=== Provided passage ===
>> Start

Morinville doesn’t stink so badly now. Champion Pet Foods, the notorious source of the town’s foul odour, officially flipped the switch on a new $500,000 odour suppression system last Friday.

Morinville doesn’t stink so badly now.

Champion Pet Foods, the notorious source of the town’s foul odour, officially flipped the switch on a new $500,000 odour suppression system last Friday.

The addition of the new technology comes after years of complaints to the town and about a year of discussion with town representatives. The system should achieve an 80 per cent reduction in the odour level, said Champion president and CEO Frank Burdzy.

“We’re certainly very hopeful that people understand we’re still in a rural community and we’re still a manufacturing organization so to expect that anything would be 100 per cent would be difficult, but we’re doing everything we possibly can,” he said.

With the town’s help, Champion scoured the globe for the best technology available, Burdzy said. He noted that 80 per cent of the company’s employees live within nasal range of the facility.

“We’re very tied in with the community from a business perspective but on a very personal level as well. We want to be a very good corporate citizen and do what we can,” he said.

The plant has long been a source of complaints to the town but the griping really began to escalate about a year ago, said Mayor Lloyd Bertschi.

He works at RV City, which is in the same industrial park where Champion is based and knows first hand the effect of the emissions.

“When the wind is blowing the wrong direction it has made it very difficult,” Bertschi said. “Hopefully that’s better for all the businesses in the industrial park as well as for the people in the community.”

The town will provide Champion $60,000 in aid over the next five years through its Community at Large program, Bertschi said. He credited the company for shelling out $500,000 for a system that doesn’t improve productivity.

“I’m really glad that Champion took a leadership role. We had to prod and urge them of course, but they went ahead and did it,” he said.

The system uses a plasma-injector on each of the four stacks that contain steam from the plant’s cooking, cooling and drying processes, Burdzy said. The system breaks up odour molecules and incinerates them. It has been operating since Friday June 4, he said.

Deputy mayor Paul Krauskopf said the system is already making a difference.

“We haven’t had any smells in the past two weeks,” he said.

On hand to help flip the switch at the official ceremony was Matthew Haun, a Grade 4 student from Morinville’s Notre Dame school. This school year Haun’s class wrote stories called Penny and the Pet Food Factory, patterned after Charlie and the Chocolate Factory.

The class visited the Champion plant in March and Haun asked the managers why the plant smells so bad.

“It was probably three-quarters of the worst thing I’ve ever smelled,” he said in an interview, though he couldn’t recall any specific thing that smelled worse. At any rate, he’s happy the company has made changes.

“I won’t have to wake up and smell that odour,” he said.

>> End

=== Written exercise 1 ===
Extract every line of the listing that contains the string "instances".

=== Given entries ===
>> Start

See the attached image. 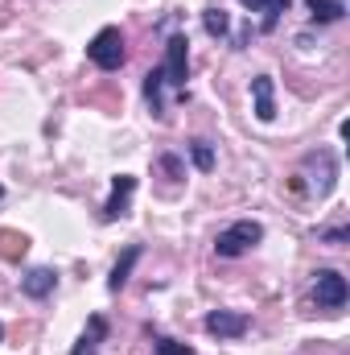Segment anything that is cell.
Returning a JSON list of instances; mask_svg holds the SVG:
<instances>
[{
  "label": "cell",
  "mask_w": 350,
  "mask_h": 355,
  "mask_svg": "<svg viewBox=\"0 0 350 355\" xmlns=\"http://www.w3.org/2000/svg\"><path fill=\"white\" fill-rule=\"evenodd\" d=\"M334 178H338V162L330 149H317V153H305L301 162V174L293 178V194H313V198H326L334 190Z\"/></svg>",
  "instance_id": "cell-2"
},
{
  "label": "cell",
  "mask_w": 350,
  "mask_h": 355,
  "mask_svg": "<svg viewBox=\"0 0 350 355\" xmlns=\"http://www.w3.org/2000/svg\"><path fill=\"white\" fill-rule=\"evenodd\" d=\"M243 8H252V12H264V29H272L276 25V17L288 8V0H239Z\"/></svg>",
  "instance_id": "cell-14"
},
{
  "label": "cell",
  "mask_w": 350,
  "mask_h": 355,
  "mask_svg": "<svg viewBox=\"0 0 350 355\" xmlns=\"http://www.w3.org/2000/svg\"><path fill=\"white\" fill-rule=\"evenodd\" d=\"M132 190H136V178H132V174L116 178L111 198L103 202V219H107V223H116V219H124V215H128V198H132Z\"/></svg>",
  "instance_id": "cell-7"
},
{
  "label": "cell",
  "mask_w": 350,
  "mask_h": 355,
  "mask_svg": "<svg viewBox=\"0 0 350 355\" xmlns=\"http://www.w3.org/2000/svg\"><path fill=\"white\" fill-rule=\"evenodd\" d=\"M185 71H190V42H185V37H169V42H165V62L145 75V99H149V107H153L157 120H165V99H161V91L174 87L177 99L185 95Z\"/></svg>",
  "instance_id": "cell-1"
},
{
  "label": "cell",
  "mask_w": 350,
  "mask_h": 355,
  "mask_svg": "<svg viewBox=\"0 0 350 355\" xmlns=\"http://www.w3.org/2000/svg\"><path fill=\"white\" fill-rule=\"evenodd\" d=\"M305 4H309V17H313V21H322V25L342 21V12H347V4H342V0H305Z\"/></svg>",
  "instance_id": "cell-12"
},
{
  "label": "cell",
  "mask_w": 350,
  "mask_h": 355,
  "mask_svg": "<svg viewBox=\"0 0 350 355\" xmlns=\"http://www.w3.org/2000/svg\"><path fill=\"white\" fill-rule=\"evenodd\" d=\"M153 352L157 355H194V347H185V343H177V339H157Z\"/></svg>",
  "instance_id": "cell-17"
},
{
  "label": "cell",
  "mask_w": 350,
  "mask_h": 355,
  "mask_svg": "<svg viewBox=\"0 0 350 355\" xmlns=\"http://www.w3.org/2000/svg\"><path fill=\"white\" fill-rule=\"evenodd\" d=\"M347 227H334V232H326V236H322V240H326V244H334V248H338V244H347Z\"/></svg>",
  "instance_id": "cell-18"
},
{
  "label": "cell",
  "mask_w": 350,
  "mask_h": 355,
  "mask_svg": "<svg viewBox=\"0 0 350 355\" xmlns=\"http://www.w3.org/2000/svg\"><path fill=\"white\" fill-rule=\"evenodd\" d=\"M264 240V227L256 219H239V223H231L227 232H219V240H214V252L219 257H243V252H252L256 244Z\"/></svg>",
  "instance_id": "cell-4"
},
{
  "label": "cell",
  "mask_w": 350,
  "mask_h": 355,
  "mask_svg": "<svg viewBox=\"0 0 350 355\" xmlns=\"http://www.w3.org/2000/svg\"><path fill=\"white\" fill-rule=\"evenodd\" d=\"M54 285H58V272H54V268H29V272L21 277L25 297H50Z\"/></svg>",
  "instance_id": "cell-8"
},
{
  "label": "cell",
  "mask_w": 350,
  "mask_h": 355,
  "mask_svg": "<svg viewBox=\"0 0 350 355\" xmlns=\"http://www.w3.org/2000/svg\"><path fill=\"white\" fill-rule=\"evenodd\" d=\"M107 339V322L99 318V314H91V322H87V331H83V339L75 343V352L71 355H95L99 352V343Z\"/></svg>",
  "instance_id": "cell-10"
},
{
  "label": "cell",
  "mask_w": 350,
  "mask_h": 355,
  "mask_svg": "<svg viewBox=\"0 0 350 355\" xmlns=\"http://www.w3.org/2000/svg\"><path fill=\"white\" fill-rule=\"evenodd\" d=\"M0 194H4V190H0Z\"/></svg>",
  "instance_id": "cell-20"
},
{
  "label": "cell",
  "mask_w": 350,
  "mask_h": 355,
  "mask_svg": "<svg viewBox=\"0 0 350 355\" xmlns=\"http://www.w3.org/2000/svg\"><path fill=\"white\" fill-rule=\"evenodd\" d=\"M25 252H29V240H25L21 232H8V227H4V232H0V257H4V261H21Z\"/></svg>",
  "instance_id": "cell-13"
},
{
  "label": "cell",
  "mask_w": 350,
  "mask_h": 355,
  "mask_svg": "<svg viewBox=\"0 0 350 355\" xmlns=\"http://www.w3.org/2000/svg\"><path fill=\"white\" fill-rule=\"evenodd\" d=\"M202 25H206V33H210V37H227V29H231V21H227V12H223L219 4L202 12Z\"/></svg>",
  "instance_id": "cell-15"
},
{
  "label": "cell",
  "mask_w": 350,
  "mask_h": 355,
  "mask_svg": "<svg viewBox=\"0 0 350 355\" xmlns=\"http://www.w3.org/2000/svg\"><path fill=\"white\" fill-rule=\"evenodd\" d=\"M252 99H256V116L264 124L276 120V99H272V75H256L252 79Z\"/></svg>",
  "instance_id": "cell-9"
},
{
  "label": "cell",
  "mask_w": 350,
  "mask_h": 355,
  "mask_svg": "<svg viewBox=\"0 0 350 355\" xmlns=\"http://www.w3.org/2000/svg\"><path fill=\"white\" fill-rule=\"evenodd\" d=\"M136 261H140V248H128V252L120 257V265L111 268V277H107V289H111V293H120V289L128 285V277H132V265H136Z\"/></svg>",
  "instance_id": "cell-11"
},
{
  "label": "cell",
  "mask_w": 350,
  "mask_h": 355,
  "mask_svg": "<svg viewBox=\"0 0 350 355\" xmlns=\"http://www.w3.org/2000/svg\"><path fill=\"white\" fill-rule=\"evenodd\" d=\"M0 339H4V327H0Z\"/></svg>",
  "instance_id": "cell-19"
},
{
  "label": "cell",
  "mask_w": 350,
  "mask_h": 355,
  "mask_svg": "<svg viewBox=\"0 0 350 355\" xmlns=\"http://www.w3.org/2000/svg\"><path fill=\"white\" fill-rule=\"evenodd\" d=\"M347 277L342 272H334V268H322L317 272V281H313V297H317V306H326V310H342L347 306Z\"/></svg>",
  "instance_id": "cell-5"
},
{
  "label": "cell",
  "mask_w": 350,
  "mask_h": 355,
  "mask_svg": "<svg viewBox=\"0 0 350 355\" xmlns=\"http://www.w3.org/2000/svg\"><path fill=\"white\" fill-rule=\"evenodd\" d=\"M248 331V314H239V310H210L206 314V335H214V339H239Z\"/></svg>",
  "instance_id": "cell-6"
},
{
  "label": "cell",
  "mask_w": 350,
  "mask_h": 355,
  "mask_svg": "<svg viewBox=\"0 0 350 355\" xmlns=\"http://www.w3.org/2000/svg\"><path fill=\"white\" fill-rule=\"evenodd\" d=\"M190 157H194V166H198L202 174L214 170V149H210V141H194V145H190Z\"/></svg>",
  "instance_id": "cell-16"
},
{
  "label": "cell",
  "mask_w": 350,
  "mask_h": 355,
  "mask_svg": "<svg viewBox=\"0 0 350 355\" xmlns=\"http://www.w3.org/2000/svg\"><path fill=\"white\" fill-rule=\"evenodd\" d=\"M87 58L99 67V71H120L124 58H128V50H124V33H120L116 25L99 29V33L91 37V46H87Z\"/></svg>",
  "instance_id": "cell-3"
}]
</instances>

>> End

=== Written exercise 2 ===
Answer these questions from the Morinville odor article:
(a) How much did Champion Pet Foods spend on the new odor suppression system?
(b) What reduction in the odor level should the system achieve, according to Frank Burdzy?
(c) How much aid will the town provide Champion, and over what period?

=== Written response 1 ===
Returning a JSON list of instances; mask_svg holds the SVG:
<instances>
</instances>

=== Written response 2 ===
(a) $500,000
(b) An 80 percent reduction
(c) $60,000 over the next five years